$\int \frac{1}{\sqrt{x^2+1}} dx$ So I've seen some options on the internet that are fairly good, but I have this substitution: $x^2+1=t-x$, you square both sides and get $x = (t^2-1)/t$ and $x + 1 = (t^2-1)/2t + 1$. If we call that function $e(t)$ for example, $dx$ is equal to $e(t)$ derivative. How to proceed from here?
 A: Substituting $x=\frac{t^2-1}{2t}$, we get $dx= \frac{1}{2}\left(1+\frac{1}{t^2}\right)dt$
Plugging this in our integral gives:
$$\int \frac{\frac{1}{2}(1+\frac{1}{t^2})dt}{\sqrt{1+\left(\frac{t^2-1}{2t}\right)^2}}$$
$$\text {(Skipped some algebra)}$$
$$=\int \frac{(t^2+1)dt}{t^2\sqrt{\left(\frac{t}{2}+\frac{1}{2t}\right)^2}}$$
$$\text {(Skipped some algebra) }$$
$$=\int \frac{dt}{t}$$
$$=\ln t +C$$
Although I recommend that instead of doing this and creating a mess, you substitute $x=\tan \theta$ in the original integral (it's much cleaner than this.)

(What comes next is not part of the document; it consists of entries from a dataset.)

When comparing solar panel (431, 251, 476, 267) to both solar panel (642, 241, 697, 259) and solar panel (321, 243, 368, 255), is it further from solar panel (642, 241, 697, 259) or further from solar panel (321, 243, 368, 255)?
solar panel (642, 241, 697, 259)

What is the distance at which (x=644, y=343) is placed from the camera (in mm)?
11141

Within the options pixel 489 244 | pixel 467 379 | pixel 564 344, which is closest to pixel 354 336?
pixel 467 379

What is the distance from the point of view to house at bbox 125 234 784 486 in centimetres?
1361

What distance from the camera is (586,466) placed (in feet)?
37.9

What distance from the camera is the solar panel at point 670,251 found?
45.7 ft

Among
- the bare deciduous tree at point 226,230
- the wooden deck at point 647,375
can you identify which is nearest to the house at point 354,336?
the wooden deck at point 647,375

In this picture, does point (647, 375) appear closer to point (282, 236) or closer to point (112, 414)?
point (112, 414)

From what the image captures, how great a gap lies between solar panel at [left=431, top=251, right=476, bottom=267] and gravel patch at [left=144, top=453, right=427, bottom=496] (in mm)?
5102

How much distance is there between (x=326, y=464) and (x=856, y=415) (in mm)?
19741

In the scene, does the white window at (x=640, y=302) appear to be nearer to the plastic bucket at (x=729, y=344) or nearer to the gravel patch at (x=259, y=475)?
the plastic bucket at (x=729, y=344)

A: this is one of the "famous" integrals. It is written as :
$ \int \frac {1}{\sqrt{x^2 +1}} = sinh^{-1}(x) + c $
Where : $ arcsinh(x) = ln(x + \sqrt{x^2 + 1}) $ and $ sinh$ is called the hyperbolic sine.

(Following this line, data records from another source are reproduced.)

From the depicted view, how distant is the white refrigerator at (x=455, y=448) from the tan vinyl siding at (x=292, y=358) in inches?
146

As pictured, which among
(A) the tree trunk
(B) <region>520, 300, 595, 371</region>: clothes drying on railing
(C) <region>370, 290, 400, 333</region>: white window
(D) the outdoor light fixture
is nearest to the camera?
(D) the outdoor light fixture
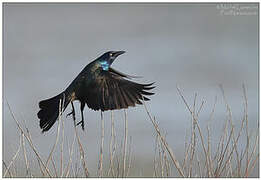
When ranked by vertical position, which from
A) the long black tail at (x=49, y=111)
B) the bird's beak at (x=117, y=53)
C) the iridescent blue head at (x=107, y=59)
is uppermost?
the bird's beak at (x=117, y=53)

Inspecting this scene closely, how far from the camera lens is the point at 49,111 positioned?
3.11 m

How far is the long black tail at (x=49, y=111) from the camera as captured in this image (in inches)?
120

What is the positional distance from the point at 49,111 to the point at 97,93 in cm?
37

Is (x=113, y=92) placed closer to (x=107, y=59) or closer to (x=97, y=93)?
(x=97, y=93)

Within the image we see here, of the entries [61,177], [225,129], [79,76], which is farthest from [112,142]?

Let me know if you want me to post a complete solution by scratch, without supposing you know hyperbolic functions.
A: The appearance of the expression $\sqrt{1 + x^2}$ suggests the standard trigonometric substitution $$\boxed{x = \tan \theta, \qquad dx = \sec^2 \theta \,d\theta} ,$$ which leads to integrating $\int \sec \theta \,d\theta$.
On the other hand, if you're familiar with hyperbolic functions, it also suggests $$\boxed{x = \sinh t, \qquad dx = \cosh t \,dt} ,$$
which leads almost immediately to the antiderivative.
A: Analytic method :
Substitute : $x=tan(u) $ and $dx=sec^2(u)du$. Then $ \sqrt{x^2+1} = \sqrt{tan^2(u) + 1}=sec(u) $ and $ u=arctan(x) $
Then you get : $ \int sec(u)du $
Multiply numerator and denominator of $ sec(u) $ by $ tan(u) + sec(u) $ and you get : 
$ \int \frac{sec^2(u) + tan(u)sec(u)}{tan(u) + sec(u)} du $
For the integrand , substitute $ s=tan(u) + sec(u) $ and $ ds = (sec^2(u) + tan(u)sec(u))du$
$ \int 1/s ds = ln(s) + c = ln(tan(u) + sec(u)) + c = ln(tan(arctan(x) + sec(arctan(x)) = ln(x + \sqrt{x^2 +1}) + c = arcsinh(x) + c $